Jun 26, 2017 | Offense, Post-Snap Manipulations, RPO's

By Mike Kuchar
Senior Research Manager
X&O Labs
Twitter: @MikekKuchar



Hendrix College pairs its Inside Zone run concept with both a flare and now screen.  The read is predicated off the apex player in run/pass conflict based off his reaction on the Zone scheme. On the flare concept, the inside receiver is catching the screen (like bubble), while on the now concept, the outside receiver is catching the screen.  The offensive line blocks the five most dangerous defenders and the read is off of the perimeter force defender.  Here is a breakdown of each of those concepts:


    • When “Flare” is called, the INSIDE receiver is catching the pass.
    • Outside receiver “oozes” off the LOS towards the CB and blocks the most dangerous threat.


    • When “Now” is called, the OUTSIDE receiver is catching the pass.
    • Inside receiver “oozes” off the LOS towards the CB and blocks the most dangerous threat.
    • Note:  If neither is called, receivers decide at the LOS who is getting the ball. Receivers assume we are running “Flare”. If CB is 5 yards or less, or if the wide-out gives a “Now” call, run “Now.” This takes practice!

Jordan Neal, the Offensive Coordinator at Hendrix College, spends a great deal of time educating the quarterback to make the correct read on this run/pass concept.  He emphasizes how much practice it takes to develop the correct read. Neal talks about the quarterback making a pre-snap “snap-shot” of what the defense presents before the ball gets snapped.

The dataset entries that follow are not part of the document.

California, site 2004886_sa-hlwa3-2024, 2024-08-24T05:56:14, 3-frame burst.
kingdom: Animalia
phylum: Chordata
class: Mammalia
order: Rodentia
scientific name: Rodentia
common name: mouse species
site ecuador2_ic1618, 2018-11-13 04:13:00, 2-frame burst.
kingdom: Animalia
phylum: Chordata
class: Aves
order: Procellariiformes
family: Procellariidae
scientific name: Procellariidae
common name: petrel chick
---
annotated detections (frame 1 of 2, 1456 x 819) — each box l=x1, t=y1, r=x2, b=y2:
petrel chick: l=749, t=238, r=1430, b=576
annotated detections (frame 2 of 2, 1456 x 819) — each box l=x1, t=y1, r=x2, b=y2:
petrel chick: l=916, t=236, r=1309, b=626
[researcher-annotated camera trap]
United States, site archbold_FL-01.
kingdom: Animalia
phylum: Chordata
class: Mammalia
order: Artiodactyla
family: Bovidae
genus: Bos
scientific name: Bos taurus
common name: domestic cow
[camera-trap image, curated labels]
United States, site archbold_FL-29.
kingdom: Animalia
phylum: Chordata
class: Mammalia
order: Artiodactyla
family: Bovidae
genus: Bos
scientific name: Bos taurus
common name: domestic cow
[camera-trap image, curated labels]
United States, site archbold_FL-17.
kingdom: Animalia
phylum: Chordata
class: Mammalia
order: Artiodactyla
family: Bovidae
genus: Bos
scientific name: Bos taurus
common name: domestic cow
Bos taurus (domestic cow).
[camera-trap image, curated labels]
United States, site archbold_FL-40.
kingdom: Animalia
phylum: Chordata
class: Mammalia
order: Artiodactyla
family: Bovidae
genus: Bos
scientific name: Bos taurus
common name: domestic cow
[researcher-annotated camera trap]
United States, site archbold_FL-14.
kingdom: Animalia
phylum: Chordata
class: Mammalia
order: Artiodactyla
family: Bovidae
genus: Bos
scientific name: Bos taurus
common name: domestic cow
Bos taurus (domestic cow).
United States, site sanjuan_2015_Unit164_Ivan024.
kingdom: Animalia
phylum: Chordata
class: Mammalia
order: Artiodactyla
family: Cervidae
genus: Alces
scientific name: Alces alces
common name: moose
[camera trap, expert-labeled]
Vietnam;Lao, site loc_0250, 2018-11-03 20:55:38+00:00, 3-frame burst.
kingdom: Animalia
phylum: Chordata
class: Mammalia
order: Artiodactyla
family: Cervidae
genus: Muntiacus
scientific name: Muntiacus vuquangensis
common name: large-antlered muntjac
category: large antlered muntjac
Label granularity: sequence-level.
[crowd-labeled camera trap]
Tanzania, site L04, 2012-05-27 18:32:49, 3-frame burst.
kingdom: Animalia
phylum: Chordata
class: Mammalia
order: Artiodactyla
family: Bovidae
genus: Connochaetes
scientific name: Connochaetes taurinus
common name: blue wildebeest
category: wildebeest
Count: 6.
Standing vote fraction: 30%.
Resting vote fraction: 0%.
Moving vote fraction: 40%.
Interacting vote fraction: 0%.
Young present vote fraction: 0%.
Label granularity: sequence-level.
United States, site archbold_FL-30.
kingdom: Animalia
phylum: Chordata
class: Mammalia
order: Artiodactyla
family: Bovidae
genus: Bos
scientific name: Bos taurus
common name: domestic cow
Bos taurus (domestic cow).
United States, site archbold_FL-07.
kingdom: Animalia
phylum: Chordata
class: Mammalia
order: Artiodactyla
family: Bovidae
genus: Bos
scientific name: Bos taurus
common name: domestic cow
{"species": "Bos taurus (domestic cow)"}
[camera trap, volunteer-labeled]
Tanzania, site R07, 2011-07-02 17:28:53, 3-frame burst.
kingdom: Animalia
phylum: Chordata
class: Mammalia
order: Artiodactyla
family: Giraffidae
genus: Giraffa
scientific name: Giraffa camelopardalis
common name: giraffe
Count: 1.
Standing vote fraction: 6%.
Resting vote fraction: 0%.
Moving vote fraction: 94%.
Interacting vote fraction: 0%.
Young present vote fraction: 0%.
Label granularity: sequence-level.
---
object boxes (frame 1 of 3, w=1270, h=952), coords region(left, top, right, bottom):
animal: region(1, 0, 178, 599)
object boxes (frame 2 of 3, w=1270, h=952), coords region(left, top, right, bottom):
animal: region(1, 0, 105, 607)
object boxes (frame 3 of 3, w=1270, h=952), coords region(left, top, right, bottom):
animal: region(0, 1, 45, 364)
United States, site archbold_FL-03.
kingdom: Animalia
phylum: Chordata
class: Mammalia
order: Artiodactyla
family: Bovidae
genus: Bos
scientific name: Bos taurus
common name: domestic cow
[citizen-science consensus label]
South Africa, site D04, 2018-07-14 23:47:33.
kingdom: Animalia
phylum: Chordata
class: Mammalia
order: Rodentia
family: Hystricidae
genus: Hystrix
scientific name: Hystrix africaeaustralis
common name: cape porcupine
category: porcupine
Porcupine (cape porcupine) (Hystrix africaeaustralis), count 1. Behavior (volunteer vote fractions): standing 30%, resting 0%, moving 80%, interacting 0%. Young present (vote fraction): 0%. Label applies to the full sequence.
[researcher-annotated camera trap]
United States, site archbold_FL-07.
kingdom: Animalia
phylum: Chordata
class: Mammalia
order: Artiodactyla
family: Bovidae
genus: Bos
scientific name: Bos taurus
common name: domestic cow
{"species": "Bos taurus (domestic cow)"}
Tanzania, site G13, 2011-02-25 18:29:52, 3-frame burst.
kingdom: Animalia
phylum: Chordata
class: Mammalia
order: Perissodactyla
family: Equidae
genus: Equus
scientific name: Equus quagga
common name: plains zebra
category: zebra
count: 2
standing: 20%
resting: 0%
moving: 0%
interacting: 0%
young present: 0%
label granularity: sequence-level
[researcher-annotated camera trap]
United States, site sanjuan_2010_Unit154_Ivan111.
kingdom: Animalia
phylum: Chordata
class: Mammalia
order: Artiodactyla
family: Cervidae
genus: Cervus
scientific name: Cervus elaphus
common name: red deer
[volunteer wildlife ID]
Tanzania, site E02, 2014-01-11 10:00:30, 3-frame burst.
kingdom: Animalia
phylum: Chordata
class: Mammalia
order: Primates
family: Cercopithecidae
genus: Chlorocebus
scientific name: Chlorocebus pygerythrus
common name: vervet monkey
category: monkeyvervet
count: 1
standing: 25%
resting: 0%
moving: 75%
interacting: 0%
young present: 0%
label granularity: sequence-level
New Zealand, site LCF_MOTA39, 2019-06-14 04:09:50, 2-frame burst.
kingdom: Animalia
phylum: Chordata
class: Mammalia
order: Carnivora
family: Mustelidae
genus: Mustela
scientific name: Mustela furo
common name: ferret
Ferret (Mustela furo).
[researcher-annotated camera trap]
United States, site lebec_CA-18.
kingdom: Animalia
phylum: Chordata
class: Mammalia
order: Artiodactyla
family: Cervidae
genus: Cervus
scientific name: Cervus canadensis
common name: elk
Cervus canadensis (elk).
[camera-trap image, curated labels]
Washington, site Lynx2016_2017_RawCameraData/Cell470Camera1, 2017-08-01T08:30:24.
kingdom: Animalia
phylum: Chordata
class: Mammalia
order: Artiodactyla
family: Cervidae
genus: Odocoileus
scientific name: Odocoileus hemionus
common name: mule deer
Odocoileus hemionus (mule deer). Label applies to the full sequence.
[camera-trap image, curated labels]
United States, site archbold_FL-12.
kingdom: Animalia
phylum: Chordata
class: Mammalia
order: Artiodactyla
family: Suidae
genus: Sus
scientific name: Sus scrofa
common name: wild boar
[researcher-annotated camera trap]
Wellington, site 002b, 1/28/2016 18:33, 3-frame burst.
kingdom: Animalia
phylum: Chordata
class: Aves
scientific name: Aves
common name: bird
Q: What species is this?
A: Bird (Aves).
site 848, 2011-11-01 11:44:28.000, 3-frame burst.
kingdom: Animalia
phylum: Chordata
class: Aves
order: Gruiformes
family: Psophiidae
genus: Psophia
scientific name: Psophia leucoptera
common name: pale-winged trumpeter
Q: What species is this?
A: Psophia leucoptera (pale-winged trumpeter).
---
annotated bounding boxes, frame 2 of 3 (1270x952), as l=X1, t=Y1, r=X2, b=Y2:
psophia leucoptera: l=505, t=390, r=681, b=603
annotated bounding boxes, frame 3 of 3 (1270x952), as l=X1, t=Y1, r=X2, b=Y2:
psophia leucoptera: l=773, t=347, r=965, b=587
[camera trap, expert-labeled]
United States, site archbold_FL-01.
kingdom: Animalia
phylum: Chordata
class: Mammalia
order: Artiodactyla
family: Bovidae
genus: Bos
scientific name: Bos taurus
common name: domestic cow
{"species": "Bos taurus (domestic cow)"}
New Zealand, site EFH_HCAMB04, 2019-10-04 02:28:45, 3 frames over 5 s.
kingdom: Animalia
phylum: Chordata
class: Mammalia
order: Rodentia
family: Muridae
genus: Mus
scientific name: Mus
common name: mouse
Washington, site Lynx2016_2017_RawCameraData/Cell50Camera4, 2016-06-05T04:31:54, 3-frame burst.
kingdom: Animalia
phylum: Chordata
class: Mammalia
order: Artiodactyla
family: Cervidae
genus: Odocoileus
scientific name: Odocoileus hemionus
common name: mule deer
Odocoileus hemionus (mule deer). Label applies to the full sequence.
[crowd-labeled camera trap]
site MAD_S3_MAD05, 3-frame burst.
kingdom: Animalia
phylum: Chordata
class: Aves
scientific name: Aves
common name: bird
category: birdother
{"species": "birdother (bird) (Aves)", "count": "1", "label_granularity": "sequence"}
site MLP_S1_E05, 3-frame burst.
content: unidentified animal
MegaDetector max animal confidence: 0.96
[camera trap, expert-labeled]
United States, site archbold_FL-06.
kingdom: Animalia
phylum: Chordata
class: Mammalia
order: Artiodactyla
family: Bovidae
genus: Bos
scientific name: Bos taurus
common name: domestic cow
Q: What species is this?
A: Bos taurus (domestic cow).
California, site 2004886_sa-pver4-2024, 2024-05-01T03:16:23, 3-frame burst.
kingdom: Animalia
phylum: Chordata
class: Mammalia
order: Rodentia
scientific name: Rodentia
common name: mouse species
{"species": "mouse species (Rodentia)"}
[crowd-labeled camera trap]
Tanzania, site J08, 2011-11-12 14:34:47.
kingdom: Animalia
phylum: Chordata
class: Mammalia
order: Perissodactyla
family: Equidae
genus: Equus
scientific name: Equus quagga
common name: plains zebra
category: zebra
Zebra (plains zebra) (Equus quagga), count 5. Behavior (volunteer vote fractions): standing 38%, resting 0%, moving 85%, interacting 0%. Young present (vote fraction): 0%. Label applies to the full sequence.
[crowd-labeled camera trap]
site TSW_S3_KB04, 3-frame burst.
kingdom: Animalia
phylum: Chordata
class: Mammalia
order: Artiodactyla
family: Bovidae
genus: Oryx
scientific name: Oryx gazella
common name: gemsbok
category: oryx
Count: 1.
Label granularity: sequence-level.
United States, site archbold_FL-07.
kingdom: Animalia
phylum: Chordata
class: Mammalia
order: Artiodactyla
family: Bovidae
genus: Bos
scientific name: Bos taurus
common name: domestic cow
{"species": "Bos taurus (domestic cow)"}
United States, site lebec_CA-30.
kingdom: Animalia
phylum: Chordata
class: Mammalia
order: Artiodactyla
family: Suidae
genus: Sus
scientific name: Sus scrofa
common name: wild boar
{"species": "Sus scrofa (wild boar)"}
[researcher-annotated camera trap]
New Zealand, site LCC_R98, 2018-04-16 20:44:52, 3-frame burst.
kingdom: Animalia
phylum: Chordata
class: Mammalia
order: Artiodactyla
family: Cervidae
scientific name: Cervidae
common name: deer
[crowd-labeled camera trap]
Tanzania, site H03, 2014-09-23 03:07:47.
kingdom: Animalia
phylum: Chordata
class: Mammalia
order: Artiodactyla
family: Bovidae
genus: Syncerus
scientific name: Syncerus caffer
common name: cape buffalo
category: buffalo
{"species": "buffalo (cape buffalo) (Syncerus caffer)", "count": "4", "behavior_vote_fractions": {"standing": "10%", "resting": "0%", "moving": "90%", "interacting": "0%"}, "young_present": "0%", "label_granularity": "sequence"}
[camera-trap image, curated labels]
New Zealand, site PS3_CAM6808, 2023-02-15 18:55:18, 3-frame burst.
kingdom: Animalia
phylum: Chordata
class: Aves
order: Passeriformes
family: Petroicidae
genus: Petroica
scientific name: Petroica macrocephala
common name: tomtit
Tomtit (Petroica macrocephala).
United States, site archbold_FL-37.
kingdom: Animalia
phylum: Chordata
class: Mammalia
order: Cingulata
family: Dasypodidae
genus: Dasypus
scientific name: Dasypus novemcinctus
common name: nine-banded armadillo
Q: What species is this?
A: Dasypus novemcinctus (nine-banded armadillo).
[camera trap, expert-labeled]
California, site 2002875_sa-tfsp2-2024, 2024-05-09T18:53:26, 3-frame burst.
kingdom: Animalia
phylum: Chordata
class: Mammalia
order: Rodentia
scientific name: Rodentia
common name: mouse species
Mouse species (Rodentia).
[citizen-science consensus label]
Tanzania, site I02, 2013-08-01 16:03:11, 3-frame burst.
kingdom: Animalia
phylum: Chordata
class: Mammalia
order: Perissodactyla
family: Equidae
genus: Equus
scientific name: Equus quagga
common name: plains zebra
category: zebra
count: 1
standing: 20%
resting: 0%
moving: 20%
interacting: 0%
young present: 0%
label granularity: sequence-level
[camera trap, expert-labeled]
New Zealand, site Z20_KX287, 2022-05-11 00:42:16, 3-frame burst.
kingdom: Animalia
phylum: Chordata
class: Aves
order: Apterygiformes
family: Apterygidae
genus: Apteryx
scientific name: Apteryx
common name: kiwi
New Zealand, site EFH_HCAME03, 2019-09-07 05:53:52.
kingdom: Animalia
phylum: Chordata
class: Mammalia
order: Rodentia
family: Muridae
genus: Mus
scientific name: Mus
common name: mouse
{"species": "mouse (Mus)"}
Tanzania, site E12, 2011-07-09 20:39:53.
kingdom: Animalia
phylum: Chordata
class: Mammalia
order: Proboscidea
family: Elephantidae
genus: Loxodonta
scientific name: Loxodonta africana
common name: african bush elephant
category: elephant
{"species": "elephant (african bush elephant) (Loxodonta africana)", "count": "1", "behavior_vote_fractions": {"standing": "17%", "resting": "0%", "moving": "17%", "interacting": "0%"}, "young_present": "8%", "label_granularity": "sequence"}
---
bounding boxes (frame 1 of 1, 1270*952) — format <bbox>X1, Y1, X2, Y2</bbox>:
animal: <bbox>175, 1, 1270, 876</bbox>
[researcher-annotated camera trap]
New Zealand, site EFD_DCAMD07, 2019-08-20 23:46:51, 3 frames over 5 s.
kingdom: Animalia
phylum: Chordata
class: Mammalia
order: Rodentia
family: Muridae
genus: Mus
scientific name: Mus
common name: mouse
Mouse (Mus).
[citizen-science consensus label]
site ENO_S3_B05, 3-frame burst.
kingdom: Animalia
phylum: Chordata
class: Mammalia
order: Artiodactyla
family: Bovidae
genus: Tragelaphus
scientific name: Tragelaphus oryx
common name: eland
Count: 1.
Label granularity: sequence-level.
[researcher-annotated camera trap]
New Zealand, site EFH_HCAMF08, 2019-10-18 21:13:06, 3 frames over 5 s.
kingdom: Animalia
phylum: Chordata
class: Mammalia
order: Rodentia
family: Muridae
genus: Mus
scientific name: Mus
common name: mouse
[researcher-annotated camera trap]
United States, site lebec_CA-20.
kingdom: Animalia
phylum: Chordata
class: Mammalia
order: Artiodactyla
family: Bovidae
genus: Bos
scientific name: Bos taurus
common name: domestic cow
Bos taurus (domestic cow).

His protocol for making the correct pre-snap read is below:

  • QB must take a “snap-shot” of the front to determine what the DL/LB configuration is. Is it a 4-2 box? Is it a 4-1 box? Is it a 4-3 box with straight man behind it? Is it some sort of odd front?
  • The next thing after identifying the box configuration is to see what we call the next “puzzle-piece,” which is the secondary configuration.

“We teach our quarterbacks to understand that if it is a 4-2 box, then he must immediately find the alley or force player to the side where his post snap-read is,” said Neal. “That guy (most of the time we are referring to the weak-safety, or the safety on the boundary side of the football field) can either be in a cover-two or cover-four alignment, or he can be walked up closer over the #2 receiver in an invert relationship with the CB which signifies cover-one or cover-three. If that weak-safety is deep, then the quarterback knows the outside linebacker on that side is his read key. If that safety is walked down over #2 and he is taking away the numbers and leverage advantage to that side, then the quarterback reads the defensive end on that side. At this point, the play just becomes old-fashioned Zone Read where the QB either hands it off to the running back or pulls it and runs the edge on a QB keeper. Everything works in conjunction because the tackle takes a snap-shot of the box and decides to block either the DE or the LB based on the box alignment and the QB is going through his progression as well. Receivers and the rest of the OL don’t have to do anything different at all from situation to situation.